* RECORDS:
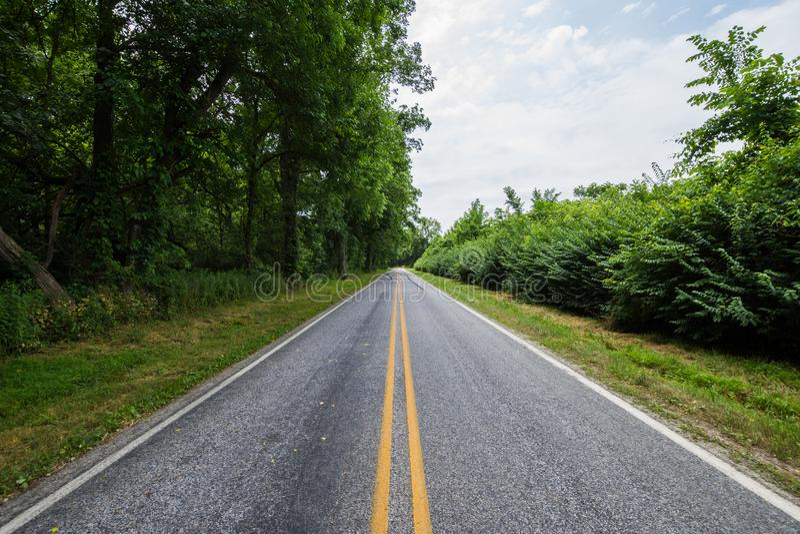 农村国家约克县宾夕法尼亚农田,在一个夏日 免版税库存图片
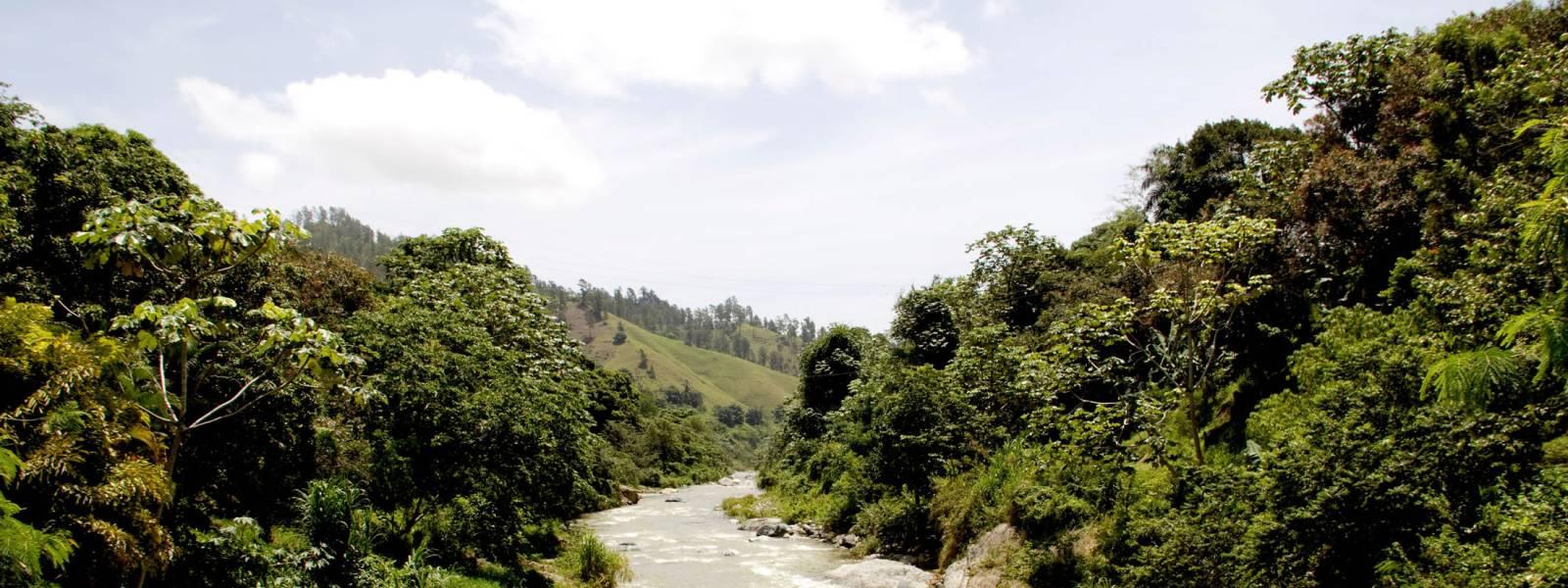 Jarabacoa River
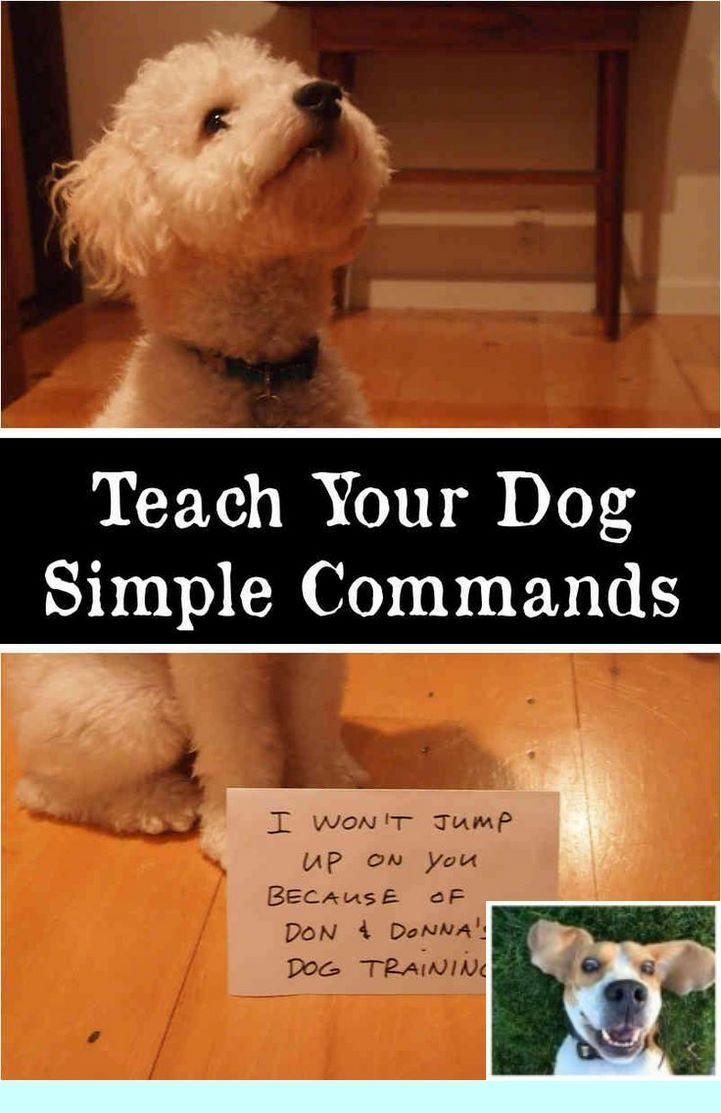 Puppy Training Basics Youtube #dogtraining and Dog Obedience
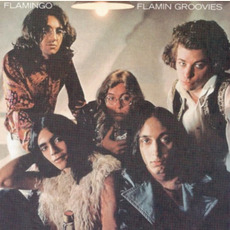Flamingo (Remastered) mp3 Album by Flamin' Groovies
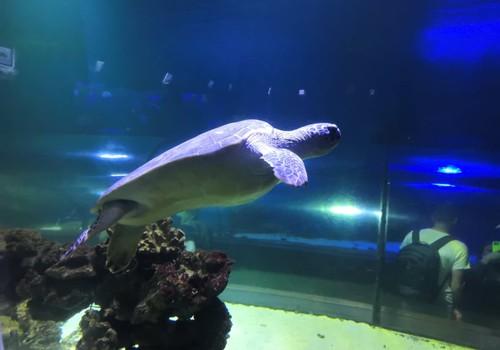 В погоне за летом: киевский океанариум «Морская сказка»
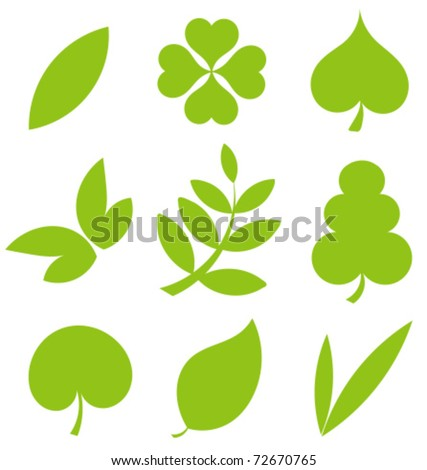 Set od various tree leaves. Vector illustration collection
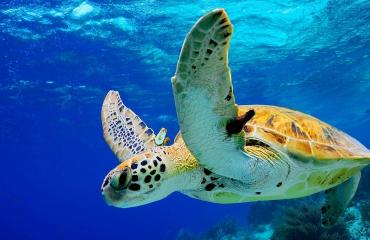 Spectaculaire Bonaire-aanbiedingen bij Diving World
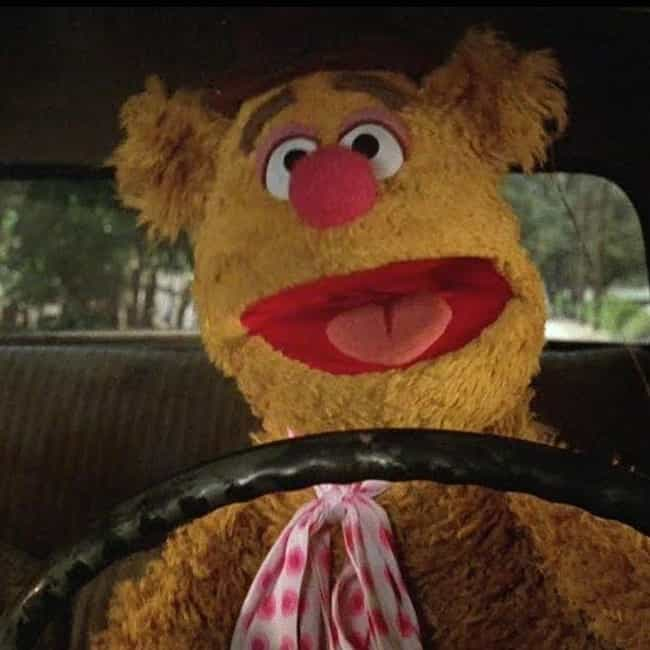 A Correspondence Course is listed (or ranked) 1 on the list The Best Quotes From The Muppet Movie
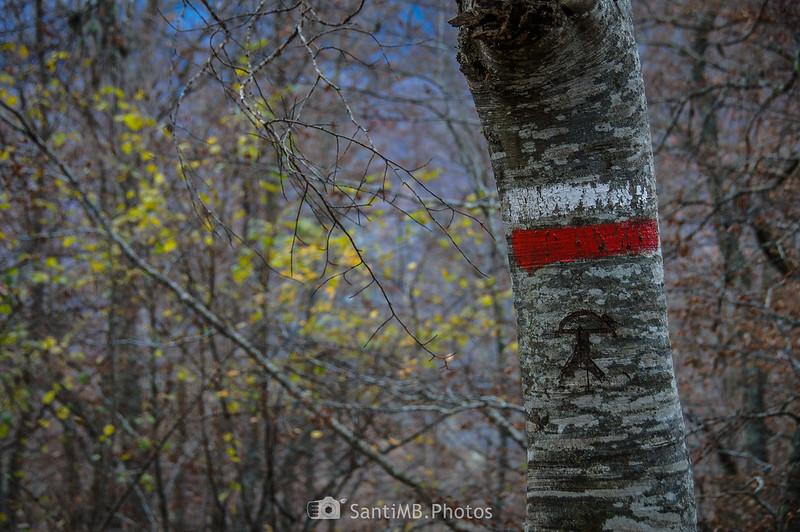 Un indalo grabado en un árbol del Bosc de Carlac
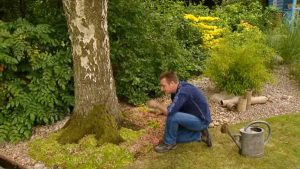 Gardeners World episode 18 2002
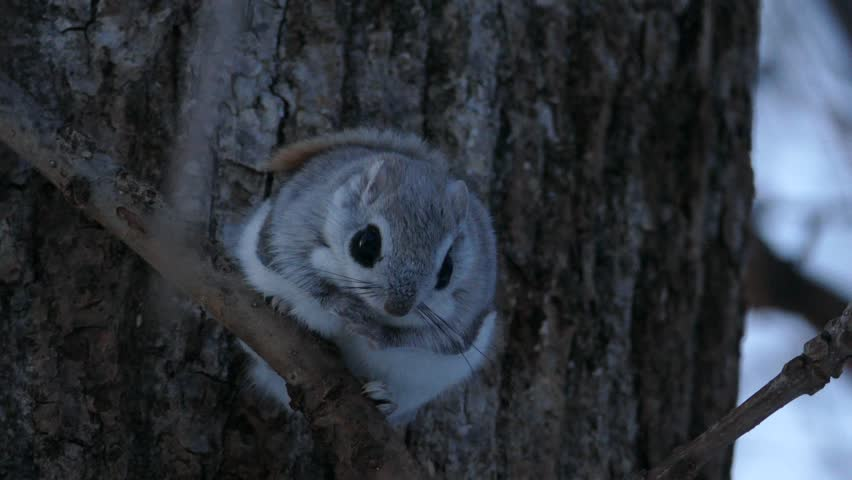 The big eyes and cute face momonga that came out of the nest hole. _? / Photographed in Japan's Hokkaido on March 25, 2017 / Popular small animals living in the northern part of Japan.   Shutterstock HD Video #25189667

* WORK TO COMPLETE:
Could you give the listing again exactly as it stands, minus any pictures?

* RESPONSE AREA:
 农村国家约克县宾夕法尼亚农田,在一个夏日 免版税库存图片
 Jarabacoa River
 Puppy Training Basics Youtube #dogtraining and Dog Obedience
Flamingo (Remastered) mp3 Album by Flamin' Groovies
 В погоне за летом: киевский океанариум «Морская сказка»
 Set od various tree leaves. Vector illustration collection
 Spectaculaire Bonaire-aanbiedingen bij Diving World
 A Correspondence Course is listed (or ranked) 1 on the list The Best Quotes From The Muppet Movie
 Un indalo grabado en un árbol del Bosc de Carlac
 Gardeners World episode 18 2002
 The big eyes and cute face momonga that came out of the nest hole. _? / Photographed in Japan's Hokkaido on March 25, 2017 / Popular small animals living in the northern part of Japan.   Shutterstock HD Video #25189667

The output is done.